Selected excerpt
◆ ◆ ◆

# Which food to feed? Acana or Fromms



## carlee (Feb 12, 2013)

I posted earlier about my spoo having tummy and anal gland issues. I've decided not to do raw or cooked just because of time constraints, so I'm looking at trying Fromms or Acana. Does anyone have any experience with these 2 brands? I'm wanting to find something to give him the firm stools that he needs to help the glands. I have yet to find something that does this. Thanks!


----------



## Joelly (May 8, 2012)

Both are good. I'd add some fiber to their food too, to help with the stool and digestive system. We like giving them baby carrots or slice of apple to chew.


----------



## carlee (Feb 12, 2013)

Joelly said:


> Both are good. I'd add some fiber to their food too, to help with the stool and digestive system. We like giving them baby carrots or slice of apple to chew.


Thanks. I do give him a heaping tbl of canned pumpkin with every meal. I'll try the carrots and apple too.


----------



## CharismaticMillie (Jun 16, 2010)

For a sensitive tummy, between Fromm and Acana, I would want to feed one of the Acana Singles choices (Duck and Bartlett Pear or Lamb and Okanagan Apple). Both do have a small amount of a single source of grain (oatmeal) and this does seem to help firm stool and ease some sensitive tummies. Also, both are single proteins (only lamb or only duck). 

I think GO! makes a line for sensitive stomachs, you may want to keep that as an option, too.


----------



## frecklesdmk (Mar 27, 2013)

I give 4 or 5 spoon size shredded wheat with each meal. 

The vet recommended it to my sister for her dog with anal gland issues. My spoo puppy is on a good food but the fiber content wasn't enough for her. Her stools weren't firm. One day on shredded wheat fixed that issue. 

She likes them and I give them before her meal so we practice sitting and taking treats gently


Sent from Petguide.com Free App


----------



## Dallasminis (Feb 6, 2011)

We have been VERY happy with Acana grain free Prairie Mix. Stools are firm and easy to scoop up! THey seem to like it.


----------



## carlee (Feb 12, 2013)

frecklesdmk said:


> I give 4 or 5 spoon size shredded wheat with each meal.
> 
> The vet recommended it to my sister for her dog with anal gland issues. My spoo puppy is on a good food but the fiber content wasn't enough for her. Her stools weren't firm. One day on shredded wheat fixed that issue.
> 
> ...

◆ ◆ ◆

Provided records

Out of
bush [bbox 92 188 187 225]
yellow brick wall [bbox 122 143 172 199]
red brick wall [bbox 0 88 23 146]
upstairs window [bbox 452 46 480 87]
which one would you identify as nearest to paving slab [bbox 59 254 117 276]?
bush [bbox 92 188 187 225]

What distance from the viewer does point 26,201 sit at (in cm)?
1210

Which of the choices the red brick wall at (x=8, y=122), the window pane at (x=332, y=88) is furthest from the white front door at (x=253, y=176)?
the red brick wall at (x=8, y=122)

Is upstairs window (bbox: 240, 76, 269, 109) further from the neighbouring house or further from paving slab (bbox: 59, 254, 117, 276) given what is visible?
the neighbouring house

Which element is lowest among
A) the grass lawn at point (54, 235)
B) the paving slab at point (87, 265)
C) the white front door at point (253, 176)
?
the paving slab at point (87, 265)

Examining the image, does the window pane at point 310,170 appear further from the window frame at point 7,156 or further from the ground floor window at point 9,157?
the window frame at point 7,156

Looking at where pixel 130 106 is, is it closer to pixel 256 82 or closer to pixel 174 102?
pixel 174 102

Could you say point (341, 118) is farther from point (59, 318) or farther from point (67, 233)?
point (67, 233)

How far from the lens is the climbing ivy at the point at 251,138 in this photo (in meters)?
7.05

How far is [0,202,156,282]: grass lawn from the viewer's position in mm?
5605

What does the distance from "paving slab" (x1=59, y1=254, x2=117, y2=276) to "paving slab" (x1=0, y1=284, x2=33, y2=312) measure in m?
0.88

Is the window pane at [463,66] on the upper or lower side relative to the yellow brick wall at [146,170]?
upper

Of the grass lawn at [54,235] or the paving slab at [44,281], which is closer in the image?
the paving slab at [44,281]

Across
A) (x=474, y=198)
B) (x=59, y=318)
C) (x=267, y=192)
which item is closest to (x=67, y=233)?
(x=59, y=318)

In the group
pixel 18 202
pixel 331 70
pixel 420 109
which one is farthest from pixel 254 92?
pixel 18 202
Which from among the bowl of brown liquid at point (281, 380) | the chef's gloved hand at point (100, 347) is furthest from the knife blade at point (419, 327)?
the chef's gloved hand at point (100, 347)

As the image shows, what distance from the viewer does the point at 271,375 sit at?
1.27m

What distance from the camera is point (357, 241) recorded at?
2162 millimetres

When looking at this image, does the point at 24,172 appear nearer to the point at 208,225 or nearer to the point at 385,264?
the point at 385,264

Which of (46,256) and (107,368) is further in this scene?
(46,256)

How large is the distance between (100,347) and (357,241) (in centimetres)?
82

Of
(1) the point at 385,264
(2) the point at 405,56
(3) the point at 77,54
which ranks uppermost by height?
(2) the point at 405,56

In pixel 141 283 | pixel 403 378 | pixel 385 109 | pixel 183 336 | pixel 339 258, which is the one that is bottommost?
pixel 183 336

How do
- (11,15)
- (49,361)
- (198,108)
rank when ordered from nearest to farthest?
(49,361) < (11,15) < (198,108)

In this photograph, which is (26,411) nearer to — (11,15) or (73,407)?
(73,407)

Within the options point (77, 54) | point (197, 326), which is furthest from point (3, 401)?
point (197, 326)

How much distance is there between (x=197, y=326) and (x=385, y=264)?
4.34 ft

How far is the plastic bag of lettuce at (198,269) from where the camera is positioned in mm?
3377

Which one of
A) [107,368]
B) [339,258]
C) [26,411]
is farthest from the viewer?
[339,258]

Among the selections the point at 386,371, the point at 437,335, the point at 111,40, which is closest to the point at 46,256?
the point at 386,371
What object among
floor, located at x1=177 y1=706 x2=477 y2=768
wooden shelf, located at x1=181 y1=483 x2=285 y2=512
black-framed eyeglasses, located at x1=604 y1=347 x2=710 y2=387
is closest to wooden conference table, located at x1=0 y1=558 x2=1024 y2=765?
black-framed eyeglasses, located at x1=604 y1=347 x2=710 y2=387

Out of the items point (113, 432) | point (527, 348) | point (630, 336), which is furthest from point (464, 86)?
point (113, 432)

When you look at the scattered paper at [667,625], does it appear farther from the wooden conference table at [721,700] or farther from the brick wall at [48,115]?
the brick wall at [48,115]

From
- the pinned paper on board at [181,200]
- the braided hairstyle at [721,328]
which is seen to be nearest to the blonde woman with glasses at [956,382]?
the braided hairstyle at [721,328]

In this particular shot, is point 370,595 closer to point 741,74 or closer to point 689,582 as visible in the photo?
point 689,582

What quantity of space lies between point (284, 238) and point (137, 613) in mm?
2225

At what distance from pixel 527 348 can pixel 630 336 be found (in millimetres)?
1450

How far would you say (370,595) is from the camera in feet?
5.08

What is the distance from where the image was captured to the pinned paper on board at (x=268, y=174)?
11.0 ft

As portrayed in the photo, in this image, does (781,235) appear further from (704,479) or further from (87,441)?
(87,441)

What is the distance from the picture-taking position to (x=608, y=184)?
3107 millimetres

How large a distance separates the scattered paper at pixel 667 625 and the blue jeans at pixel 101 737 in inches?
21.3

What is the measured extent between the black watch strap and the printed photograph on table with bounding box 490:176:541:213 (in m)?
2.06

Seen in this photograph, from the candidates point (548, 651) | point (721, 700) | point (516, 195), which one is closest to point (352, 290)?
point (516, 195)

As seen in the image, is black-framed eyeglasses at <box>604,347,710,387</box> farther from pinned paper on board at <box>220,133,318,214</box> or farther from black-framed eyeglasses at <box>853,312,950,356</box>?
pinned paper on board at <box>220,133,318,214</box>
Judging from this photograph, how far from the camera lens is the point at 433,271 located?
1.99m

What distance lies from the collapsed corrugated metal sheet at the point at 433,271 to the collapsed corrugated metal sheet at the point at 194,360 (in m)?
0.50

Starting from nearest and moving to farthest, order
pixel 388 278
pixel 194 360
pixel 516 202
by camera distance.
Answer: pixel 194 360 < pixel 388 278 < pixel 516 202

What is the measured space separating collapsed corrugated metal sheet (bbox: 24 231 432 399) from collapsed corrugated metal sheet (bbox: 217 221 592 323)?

◆ ◆ ◆

Problem to work on
Repeat word for word the part of the dog food thread that begins with the words containing "For a sensitive" and ends with "an option, too.".

Solution to this exercise
For a sensitive tummy, between Fromm and Acana, I would want to feed one of the Acana Singles choices (Duck and Bartlett Pear or Lamb and Okanagan Apple). Both do have a small amount of a single source of grain (oatmeal) and this does seem to help firm stool and ease some sensitive tummies. Also, both are single proteins (only lamb or only duck). 

I think GO! makes a line for sensitive stomachs, you may want to keep that as an option, too.